5.4 Bounds on the optimal code length (Shannon-Fano coding)

发布时间 2023-10-16 04:54:37作者: 李斯赛特

From section 5.3, we have \(l_i^*=-\log_D p_i\), but it may not be integer, and we should choose \(l_i\) close to \(l_i^*\).

So round it up using the ceiling function (Shannon-Fano coding):

\[l_i=\left \lceil -\log_D p_i \right \rceil \Rightarrow -\log_D p_i\leq l_i < -\log_D p_i+1 \\ \Rightarrow -\sum_i p_i \log_D p_i\leq \sum_i p_i l_i < -\sum_i p_i\log_D p_i+\sum_i p_i \\ \Rightarrow H_D(X) \leq L < H_D(X)+1 \]

Thm.5.4.1 Let \(l_1^*, l_2^*,...,,l_m^*\) be optimal codeword lengths for a source distribution \(\mathbf{p}\) and a D-ary alphabet, and let \(L^*\) be the associated expected length of an optimal code (\(L^*=\sum p_i l_i^*\)). Then

\[H_D(X) \leq L^* < H_D(X)+1 \]


Next, consider sending a seq. of \(n\) symbols of \(X\), the symbols are drawn i.i.d. \(\sim p(x)\).

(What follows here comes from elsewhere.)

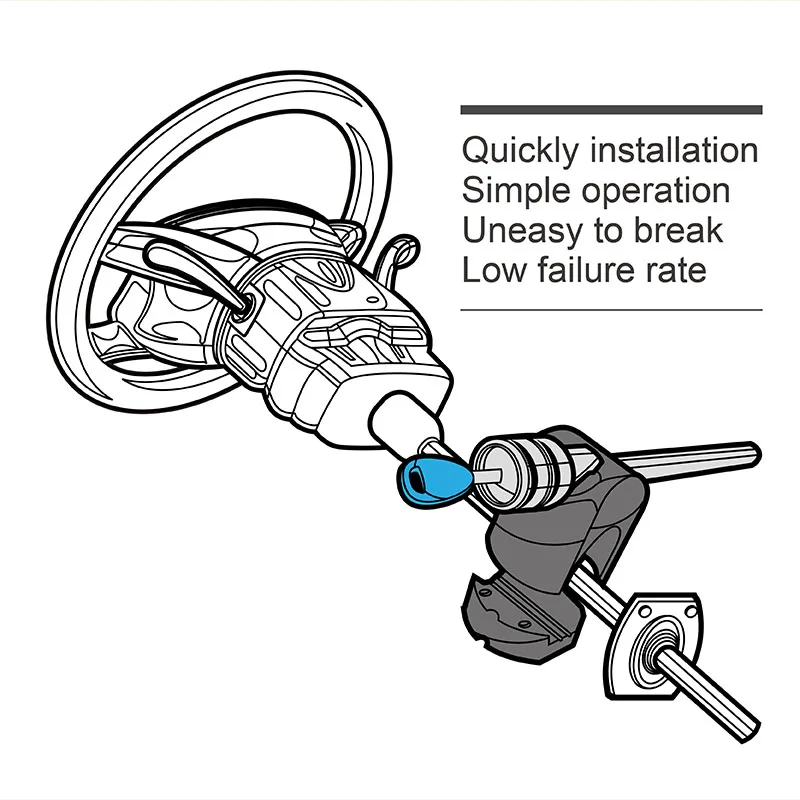 Quickly installation
Simple operation
Uneasy to break
Low failure rate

  • Let \(l(x_1,...,x_m)\) be the length of the binary codeword associated with \((x_1,...,x_m)\)
  • Let \(L_n=\frac{1}{n}\sum p(x_1,...,x_n)l(x_1,...,x_m)\) be the expected codeword length per input symbol

Then, by the bound we derived previously, we have

\[H(X_1,...,X_n) \leq \mathbb{E}[l(x_1,...,x_m)] <H(X_1,...,X_n)+1 \\ nH(X)\leq \mathbb{E}[l(x_1,...,x_m)] < nH(X)+1 \\ H(X) \leq L_n < H(X) + \frac{1}{n} \]

second line: \(X_1,...,X_n\) are i.i.d.; third line: dividing by n on each side

If \(X_1,...,X_n\) are not necessarily i.i.d.:

\[H(X_1,...,X_n) \leq \mathbb{E}[l(x_1,...,x_m)] <H(X_1,...,X_n)+1 \\ \frac{H(X_1,...,X_n)}{n} \leq L_n <\frac{H(X_1,...,X_n)}{n}+\frac{1}{n} \]

If this random process is stationary, then \(\lim_{n\rightarrow \infty}\frac{H(X_1,...,X_n)}{n} =H(\mathcal{X})\) and thereby \(\lim_{n\rightarrow \infty}L_n^*=H(\mathcal{X})\).


If the code is designed for a wrong distribution:

In many case, the true distribution \(p(x)\) is unknown, and we have to use the wrong distribution \(q(x)\) who may be the best estimate that we can make of the true distribution.

Thm.5.4.3 (Wrong code) The expected length under \(p(x)\) of the code assignment \(l(x)=\lceil -\log q(x) \rceil\) satisfies

\[H(p)+D(p||q) \leq \mathbb{E}_p[l(x)]<H(p)+D(p||q) +1 \]

proof:

\[\mathbb{E}_p[l(x)]=\sum_x p(x)l(x)=\sum_x p(x)\lceil \log \frac{1}{q(x)} \rceil\\ < \sum_x p(x)( \log \frac{1}{q(x)} +1)\\ =\sum_x p(x)\log( \frac{p(x)}{q(x)}\times\frac{1}{p(x)})+\sum_x p(x)\\ =H(p)+D(p||q) +1 \]

lower bound can be derived in a same way. The penalty term \(D(p||q)\) is large, when \(q\) differs from \(q\) a lot.